===== RECORD SET =====

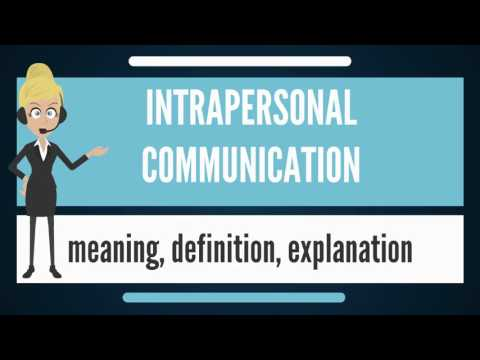 What is INTRAPERSONAL COMMUNICATION? What does INTRAPERSONAL COMMUNICATION mean?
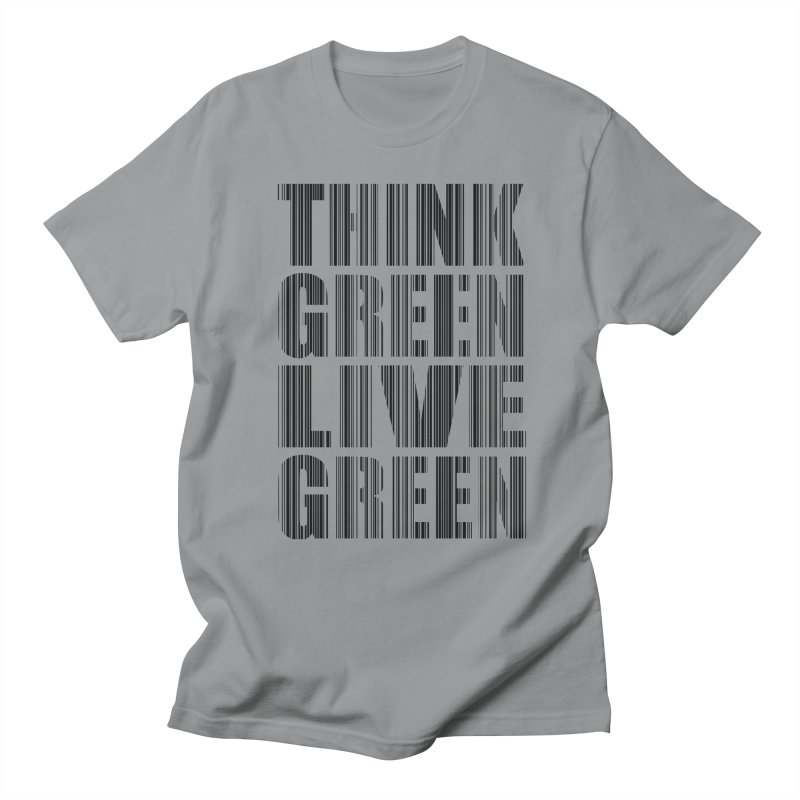 THINK GREEN LIVE GREEN Women's Unisex T-Shirt by YANMOS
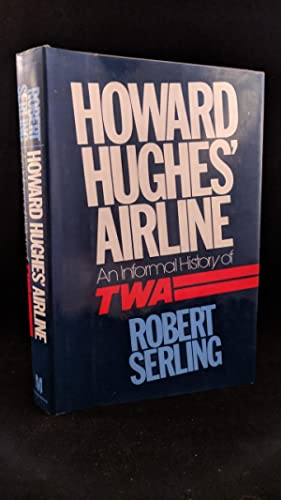 Howard Hughes' Airline: An Informal History of TWA: Robert J Serling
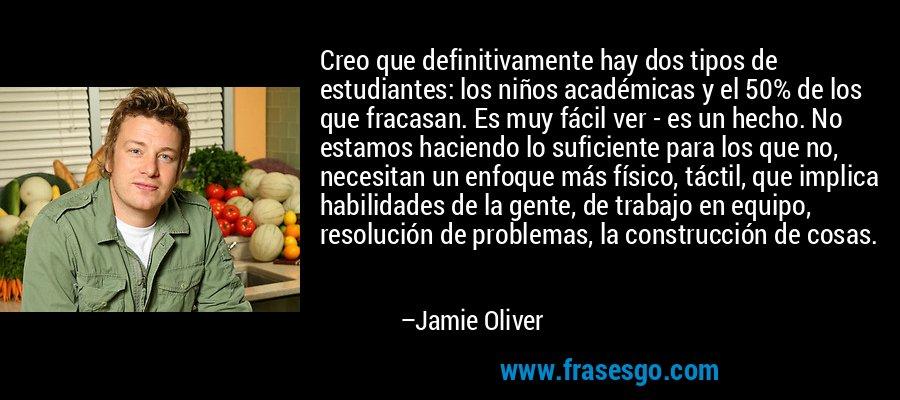 Creo que definitivamente hay dos tipos de estudiantes: los niños académicas y el 50% de los que fracasan. Es muy fácil ver - es un hecho. No estamos haciendo lo suficiente para los que no, necesitan un enfoque más físico, táctil, que implica habilidades de la gente, de trabajo en equipo, resolución de problemas, la construcción de cosas. – Jamie Oliver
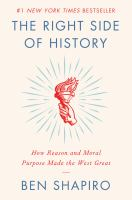 Cover image for The right side of history : how reason and moral purpose made the West great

=====

▶ [EXERCISE BRIEF]:
Leaving the pictures behind, return every line above exactly.

▶ [EXERCISE SOLUTION]:
 What is INTRAPERSONAL COMMUNICATION? What does INTRAPERSONAL COMMUNICATION mean?
 THINK GREEN LIVE GREEN Women's Unisex T-Shirt by YANMOS
 Howard Hughes' Airline: An Informal History of TWA: Robert J Serling
 Creo que definitivamente hay dos tipos de estudiantes: los niños académicas y el 50% de los que fracasan. Es muy fácil ver - es un hecho. No estamos haciendo lo suficiente para los que no, necesitan un enfoque más físico, táctil, que implica habilidades de la gente, de trabajo en equipo, resolución de problemas, la construcción de cosas. – Jamie Oliver
 Cover image for The right side of history : how reason and moral purpose made the West great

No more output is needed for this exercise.